◆ EXTRACTED TEXT ◆
^^^^^^^^

## MLE versus Bayesian Approach

Let’s say I toss a coin 10 times and observe 8 heads and 2 tails. Based on this, if I say that the probability of getting head (let’s represent it by $\theta$) in the 11th toss is 0.8 or 80%, most will agree with me. However, often unknown, this is only one of the many possible estimates for $\theta$. The above estimate is based on an approach known as Maximum Likelihood Estimate (MLE).

The intuition behind the MLE approach is to find one such $\theta$ that maximizes the probability of getting the above observed dataset ($D$) i.e. we want to maximize $P(D|\theta)$. Since the observed dataset is independent and identically distributed (iid), we can write

$P(D|\theta) = \prod_{i=1}^NP(x_i|\theta)$

For practical purpose (to avoid numerical overflow) rather than maximizing the above equation we take the log of the above equation and maximize it (Since log is monotonically increasing function, it doesn’t change our max estimate).

^^^^^^^^

◆ RECORDED DATA ◆
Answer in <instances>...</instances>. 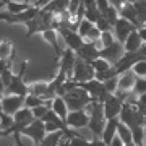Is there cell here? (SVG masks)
<instances>
[{"instance_id":"cell-1","label":"cell","mask_w":146,"mask_h":146,"mask_svg":"<svg viewBox=\"0 0 146 146\" xmlns=\"http://www.w3.org/2000/svg\"><path fill=\"white\" fill-rule=\"evenodd\" d=\"M28 63H29V60H25L21 63L20 72L13 75L8 88L3 91V96H23V98L29 96V84L25 83V73H26Z\"/></svg>"},{"instance_id":"cell-2","label":"cell","mask_w":146,"mask_h":146,"mask_svg":"<svg viewBox=\"0 0 146 146\" xmlns=\"http://www.w3.org/2000/svg\"><path fill=\"white\" fill-rule=\"evenodd\" d=\"M63 99L67 102V107L70 112H76V110H84L88 107V104L93 101V98L88 94V91H84L83 88H75L73 91L67 93L63 96Z\"/></svg>"},{"instance_id":"cell-3","label":"cell","mask_w":146,"mask_h":146,"mask_svg":"<svg viewBox=\"0 0 146 146\" xmlns=\"http://www.w3.org/2000/svg\"><path fill=\"white\" fill-rule=\"evenodd\" d=\"M41 10L42 8L33 5L29 10L23 11V13H18V15H11L8 11H2V13H0V20H3L5 23H11V25H26L28 21L34 20V18L41 13Z\"/></svg>"},{"instance_id":"cell-4","label":"cell","mask_w":146,"mask_h":146,"mask_svg":"<svg viewBox=\"0 0 146 146\" xmlns=\"http://www.w3.org/2000/svg\"><path fill=\"white\" fill-rule=\"evenodd\" d=\"M21 135L28 136V138H31L34 146H41L44 143L47 136V130H46V123L42 122V120H34L29 127H26L25 130L21 131Z\"/></svg>"},{"instance_id":"cell-5","label":"cell","mask_w":146,"mask_h":146,"mask_svg":"<svg viewBox=\"0 0 146 146\" xmlns=\"http://www.w3.org/2000/svg\"><path fill=\"white\" fill-rule=\"evenodd\" d=\"M94 78H96V72H94V68L91 67V63L84 62V60H81V58H76L72 81L86 83V81H91V80H94Z\"/></svg>"},{"instance_id":"cell-6","label":"cell","mask_w":146,"mask_h":146,"mask_svg":"<svg viewBox=\"0 0 146 146\" xmlns=\"http://www.w3.org/2000/svg\"><path fill=\"white\" fill-rule=\"evenodd\" d=\"M57 33L62 36V39L65 41V46L68 47V49H72V50H75V52H78L80 49L84 46V39L81 36H80L76 31H73V29H70V28H65V26H60L57 29Z\"/></svg>"},{"instance_id":"cell-7","label":"cell","mask_w":146,"mask_h":146,"mask_svg":"<svg viewBox=\"0 0 146 146\" xmlns=\"http://www.w3.org/2000/svg\"><path fill=\"white\" fill-rule=\"evenodd\" d=\"M76 58H78L76 52L72 50V49H68V47H65L62 57H60V60H58V70H62V72L67 73V76H68L70 81H72V78H73V70H75Z\"/></svg>"},{"instance_id":"cell-8","label":"cell","mask_w":146,"mask_h":146,"mask_svg":"<svg viewBox=\"0 0 146 146\" xmlns=\"http://www.w3.org/2000/svg\"><path fill=\"white\" fill-rule=\"evenodd\" d=\"M25 101H26V98H23V96H2V101H0L2 112L8 115H15L18 110L25 107Z\"/></svg>"},{"instance_id":"cell-9","label":"cell","mask_w":146,"mask_h":146,"mask_svg":"<svg viewBox=\"0 0 146 146\" xmlns=\"http://www.w3.org/2000/svg\"><path fill=\"white\" fill-rule=\"evenodd\" d=\"M125 47H123V44H120L119 41L114 42L110 47H106V49H102L101 50V58H106L107 62H110L112 65H117V63L122 60V57L125 55Z\"/></svg>"},{"instance_id":"cell-10","label":"cell","mask_w":146,"mask_h":146,"mask_svg":"<svg viewBox=\"0 0 146 146\" xmlns=\"http://www.w3.org/2000/svg\"><path fill=\"white\" fill-rule=\"evenodd\" d=\"M123 101L120 99L117 94H112L109 99L104 102V115L107 120H112V119H119L120 117V112L123 109Z\"/></svg>"},{"instance_id":"cell-11","label":"cell","mask_w":146,"mask_h":146,"mask_svg":"<svg viewBox=\"0 0 146 146\" xmlns=\"http://www.w3.org/2000/svg\"><path fill=\"white\" fill-rule=\"evenodd\" d=\"M145 55L141 52H135V54H130L127 52L123 57H122V60H120L117 65H115V68H117V72H119V75H123V73L130 72V70H133V67H135L138 62H141V60H145Z\"/></svg>"},{"instance_id":"cell-12","label":"cell","mask_w":146,"mask_h":146,"mask_svg":"<svg viewBox=\"0 0 146 146\" xmlns=\"http://www.w3.org/2000/svg\"><path fill=\"white\" fill-rule=\"evenodd\" d=\"M133 31H136V28L131 25L130 21L123 20V18H119L117 25L114 26V36L120 44H125L127 39H128V36H130Z\"/></svg>"},{"instance_id":"cell-13","label":"cell","mask_w":146,"mask_h":146,"mask_svg":"<svg viewBox=\"0 0 146 146\" xmlns=\"http://www.w3.org/2000/svg\"><path fill=\"white\" fill-rule=\"evenodd\" d=\"M76 55H78V58H81L84 62L93 63L94 60L101 58V49L94 42H84V46L76 52Z\"/></svg>"},{"instance_id":"cell-14","label":"cell","mask_w":146,"mask_h":146,"mask_svg":"<svg viewBox=\"0 0 146 146\" xmlns=\"http://www.w3.org/2000/svg\"><path fill=\"white\" fill-rule=\"evenodd\" d=\"M136 80H138V76L133 73V70L123 73V75H120L119 76V91H117V93H120V94H131L133 93V89H135Z\"/></svg>"},{"instance_id":"cell-15","label":"cell","mask_w":146,"mask_h":146,"mask_svg":"<svg viewBox=\"0 0 146 146\" xmlns=\"http://www.w3.org/2000/svg\"><path fill=\"white\" fill-rule=\"evenodd\" d=\"M67 125L70 128H83L89 125V115L86 110H76V112H70L67 119Z\"/></svg>"},{"instance_id":"cell-16","label":"cell","mask_w":146,"mask_h":146,"mask_svg":"<svg viewBox=\"0 0 146 146\" xmlns=\"http://www.w3.org/2000/svg\"><path fill=\"white\" fill-rule=\"evenodd\" d=\"M119 13H120V18H123V20L130 21V23L136 28V29H138V28H141L140 18H138V13H136L135 5H133V3H127V5L119 11Z\"/></svg>"},{"instance_id":"cell-17","label":"cell","mask_w":146,"mask_h":146,"mask_svg":"<svg viewBox=\"0 0 146 146\" xmlns=\"http://www.w3.org/2000/svg\"><path fill=\"white\" fill-rule=\"evenodd\" d=\"M119 123H120V119L107 120L106 128H104V133H102V141H104L107 146H110V143H112V141H114V138L117 136V128H119Z\"/></svg>"},{"instance_id":"cell-18","label":"cell","mask_w":146,"mask_h":146,"mask_svg":"<svg viewBox=\"0 0 146 146\" xmlns=\"http://www.w3.org/2000/svg\"><path fill=\"white\" fill-rule=\"evenodd\" d=\"M143 46H145V44H143L140 34H138V29L131 33L130 36H128V39H127V42L123 44V47H125V52H130V54L140 52Z\"/></svg>"},{"instance_id":"cell-19","label":"cell","mask_w":146,"mask_h":146,"mask_svg":"<svg viewBox=\"0 0 146 146\" xmlns=\"http://www.w3.org/2000/svg\"><path fill=\"white\" fill-rule=\"evenodd\" d=\"M57 36H58V33H57V29H47L46 33H42V37H44V41L46 42H49L50 46L54 47V52H55V57L60 60V57H62V54H63V50L60 49V46H58V39H57Z\"/></svg>"},{"instance_id":"cell-20","label":"cell","mask_w":146,"mask_h":146,"mask_svg":"<svg viewBox=\"0 0 146 146\" xmlns=\"http://www.w3.org/2000/svg\"><path fill=\"white\" fill-rule=\"evenodd\" d=\"M52 110L58 115V117H60V119L63 120V122H65V123H67V119H68V114H70V110H68L67 102H65V99H63V98L57 96V98L52 101Z\"/></svg>"},{"instance_id":"cell-21","label":"cell","mask_w":146,"mask_h":146,"mask_svg":"<svg viewBox=\"0 0 146 146\" xmlns=\"http://www.w3.org/2000/svg\"><path fill=\"white\" fill-rule=\"evenodd\" d=\"M3 5L7 7V11L11 15H18L23 11L29 10L33 5H29L28 2H16V0H3Z\"/></svg>"},{"instance_id":"cell-22","label":"cell","mask_w":146,"mask_h":146,"mask_svg":"<svg viewBox=\"0 0 146 146\" xmlns=\"http://www.w3.org/2000/svg\"><path fill=\"white\" fill-rule=\"evenodd\" d=\"M29 94L42 98L47 101V94H49V83L47 81H36V83L29 84Z\"/></svg>"},{"instance_id":"cell-23","label":"cell","mask_w":146,"mask_h":146,"mask_svg":"<svg viewBox=\"0 0 146 146\" xmlns=\"http://www.w3.org/2000/svg\"><path fill=\"white\" fill-rule=\"evenodd\" d=\"M13 55H15L13 44L8 39H3L2 41V46H0V60H11Z\"/></svg>"},{"instance_id":"cell-24","label":"cell","mask_w":146,"mask_h":146,"mask_svg":"<svg viewBox=\"0 0 146 146\" xmlns=\"http://www.w3.org/2000/svg\"><path fill=\"white\" fill-rule=\"evenodd\" d=\"M117 136H119L120 140L123 141V145H131L133 143V135H131V130L125 123H119V128H117Z\"/></svg>"},{"instance_id":"cell-25","label":"cell","mask_w":146,"mask_h":146,"mask_svg":"<svg viewBox=\"0 0 146 146\" xmlns=\"http://www.w3.org/2000/svg\"><path fill=\"white\" fill-rule=\"evenodd\" d=\"M47 104H52L50 101H46L42 98H37V96H26V101H25V107L28 109H36V107H41V106H47Z\"/></svg>"},{"instance_id":"cell-26","label":"cell","mask_w":146,"mask_h":146,"mask_svg":"<svg viewBox=\"0 0 146 146\" xmlns=\"http://www.w3.org/2000/svg\"><path fill=\"white\" fill-rule=\"evenodd\" d=\"M114 42H117V39H115V36H114V31L102 33V36H101L99 42H98V47L102 50V49H106V47H110Z\"/></svg>"},{"instance_id":"cell-27","label":"cell","mask_w":146,"mask_h":146,"mask_svg":"<svg viewBox=\"0 0 146 146\" xmlns=\"http://www.w3.org/2000/svg\"><path fill=\"white\" fill-rule=\"evenodd\" d=\"M91 67L94 68V72H96V75H98V73H102V72L110 70L114 65H112L110 62H107L106 58H98V60H94V62L91 63Z\"/></svg>"},{"instance_id":"cell-28","label":"cell","mask_w":146,"mask_h":146,"mask_svg":"<svg viewBox=\"0 0 146 146\" xmlns=\"http://www.w3.org/2000/svg\"><path fill=\"white\" fill-rule=\"evenodd\" d=\"M13 125H15L13 115H8V114H5V112H0V127H2V131L10 130Z\"/></svg>"},{"instance_id":"cell-29","label":"cell","mask_w":146,"mask_h":146,"mask_svg":"<svg viewBox=\"0 0 146 146\" xmlns=\"http://www.w3.org/2000/svg\"><path fill=\"white\" fill-rule=\"evenodd\" d=\"M94 26H96L94 23H91L89 20H86V18H84V20L81 21V25H80V28H78V31H76V33H78L83 39H86V36L89 34V31H91Z\"/></svg>"},{"instance_id":"cell-30","label":"cell","mask_w":146,"mask_h":146,"mask_svg":"<svg viewBox=\"0 0 146 146\" xmlns=\"http://www.w3.org/2000/svg\"><path fill=\"white\" fill-rule=\"evenodd\" d=\"M68 146H93V141L86 140V138L81 136V135H76L75 138L68 140Z\"/></svg>"},{"instance_id":"cell-31","label":"cell","mask_w":146,"mask_h":146,"mask_svg":"<svg viewBox=\"0 0 146 146\" xmlns=\"http://www.w3.org/2000/svg\"><path fill=\"white\" fill-rule=\"evenodd\" d=\"M133 73H135L138 78H145L146 80V58L141 60V62H138L135 67H133Z\"/></svg>"},{"instance_id":"cell-32","label":"cell","mask_w":146,"mask_h":146,"mask_svg":"<svg viewBox=\"0 0 146 146\" xmlns=\"http://www.w3.org/2000/svg\"><path fill=\"white\" fill-rule=\"evenodd\" d=\"M104 86H106V91L109 94H115L119 91V76L117 78H112V80H107L104 83Z\"/></svg>"},{"instance_id":"cell-33","label":"cell","mask_w":146,"mask_h":146,"mask_svg":"<svg viewBox=\"0 0 146 146\" xmlns=\"http://www.w3.org/2000/svg\"><path fill=\"white\" fill-rule=\"evenodd\" d=\"M146 93V80L145 78H138L136 80V84H135V89H133V94L136 98L141 96V94Z\"/></svg>"},{"instance_id":"cell-34","label":"cell","mask_w":146,"mask_h":146,"mask_svg":"<svg viewBox=\"0 0 146 146\" xmlns=\"http://www.w3.org/2000/svg\"><path fill=\"white\" fill-rule=\"evenodd\" d=\"M96 28H99L102 33H107V31H114V26L110 25L109 21L106 20L104 16H101V20L96 23Z\"/></svg>"},{"instance_id":"cell-35","label":"cell","mask_w":146,"mask_h":146,"mask_svg":"<svg viewBox=\"0 0 146 146\" xmlns=\"http://www.w3.org/2000/svg\"><path fill=\"white\" fill-rule=\"evenodd\" d=\"M136 107H138V110L146 117V93L138 96V99H136Z\"/></svg>"},{"instance_id":"cell-36","label":"cell","mask_w":146,"mask_h":146,"mask_svg":"<svg viewBox=\"0 0 146 146\" xmlns=\"http://www.w3.org/2000/svg\"><path fill=\"white\" fill-rule=\"evenodd\" d=\"M96 3H98V8L101 10V13H102V15H106V13L109 11V8L112 7L109 0H96Z\"/></svg>"},{"instance_id":"cell-37","label":"cell","mask_w":146,"mask_h":146,"mask_svg":"<svg viewBox=\"0 0 146 146\" xmlns=\"http://www.w3.org/2000/svg\"><path fill=\"white\" fill-rule=\"evenodd\" d=\"M109 2H110V5L115 7V8H117L119 11L122 10V8L127 5V3H128V0H109Z\"/></svg>"},{"instance_id":"cell-38","label":"cell","mask_w":146,"mask_h":146,"mask_svg":"<svg viewBox=\"0 0 146 146\" xmlns=\"http://www.w3.org/2000/svg\"><path fill=\"white\" fill-rule=\"evenodd\" d=\"M138 34H140L143 44H146V25H143L141 28H138Z\"/></svg>"},{"instance_id":"cell-39","label":"cell","mask_w":146,"mask_h":146,"mask_svg":"<svg viewBox=\"0 0 146 146\" xmlns=\"http://www.w3.org/2000/svg\"><path fill=\"white\" fill-rule=\"evenodd\" d=\"M110 146H125V145H123V141L120 140L119 136H115V138H114V141L110 143Z\"/></svg>"},{"instance_id":"cell-40","label":"cell","mask_w":146,"mask_h":146,"mask_svg":"<svg viewBox=\"0 0 146 146\" xmlns=\"http://www.w3.org/2000/svg\"><path fill=\"white\" fill-rule=\"evenodd\" d=\"M93 146H107V145L102 141V138H94V140H93Z\"/></svg>"},{"instance_id":"cell-41","label":"cell","mask_w":146,"mask_h":146,"mask_svg":"<svg viewBox=\"0 0 146 146\" xmlns=\"http://www.w3.org/2000/svg\"><path fill=\"white\" fill-rule=\"evenodd\" d=\"M140 52H141V54H143V55L146 57V44H145L143 47H141V50H140Z\"/></svg>"},{"instance_id":"cell-42","label":"cell","mask_w":146,"mask_h":146,"mask_svg":"<svg viewBox=\"0 0 146 146\" xmlns=\"http://www.w3.org/2000/svg\"><path fill=\"white\" fill-rule=\"evenodd\" d=\"M138 0H128V3H136Z\"/></svg>"},{"instance_id":"cell-43","label":"cell","mask_w":146,"mask_h":146,"mask_svg":"<svg viewBox=\"0 0 146 146\" xmlns=\"http://www.w3.org/2000/svg\"><path fill=\"white\" fill-rule=\"evenodd\" d=\"M125 146H136V145H135V143H131V145H125Z\"/></svg>"},{"instance_id":"cell-44","label":"cell","mask_w":146,"mask_h":146,"mask_svg":"<svg viewBox=\"0 0 146 146\" xmlns=\"http://www.w3.org/2000/svg\"><path fill=\"white\" fill-rule=\"evenodd\" d=\"M145 128H146V120H145Z\"/></svg>"},{"instance_id":"cell-45","label":"cell","mask_w":146,"mask_h":146,"mask_svg":"<svg viewBox=\"0 0 146 146\" xmlns=\"http://www.w3.org/2000/svg\"><path fill=\"white\" fill-rule=\"evenodd\" d=\"M10 146H13V145H10Z\"/></svg>"},{"instance_id":"cell-46","label":"cell","mask_w":146,"mask_h":146,"mask_svg":"<svg viewBox=\"0 0 146 146\" xmlns=\"http://www.w3.org/2000/svg\"><path fill=\"white\" fill-rule=\"evenodd\" d=\"M41 146H42V145H41Z\"/></svg>"}]
</instances>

^^^^^^^^

◆ DO THIS ◆
Word for word, copy out everything in the maximum likelihood text above from "## MLE versus" down to "Likelihood Estimate (MLE).".

◆ RESPONSE TO THE EXERCISE ◆
## MLE versus Bayesian Approach

Let’s say I toss a coin 10 times and observe 8 heads and 2 tails. Based on this, if I say that the probability of getting head (let’s represent it by $\theta$) in the 11th toss is 0.8 or 80%, most will agree with me. However, often unknown, this is only one of the many possible estimates for $\theta$. The above estimate is based on an approach known as Maximum Likelihood Estimate (MLE).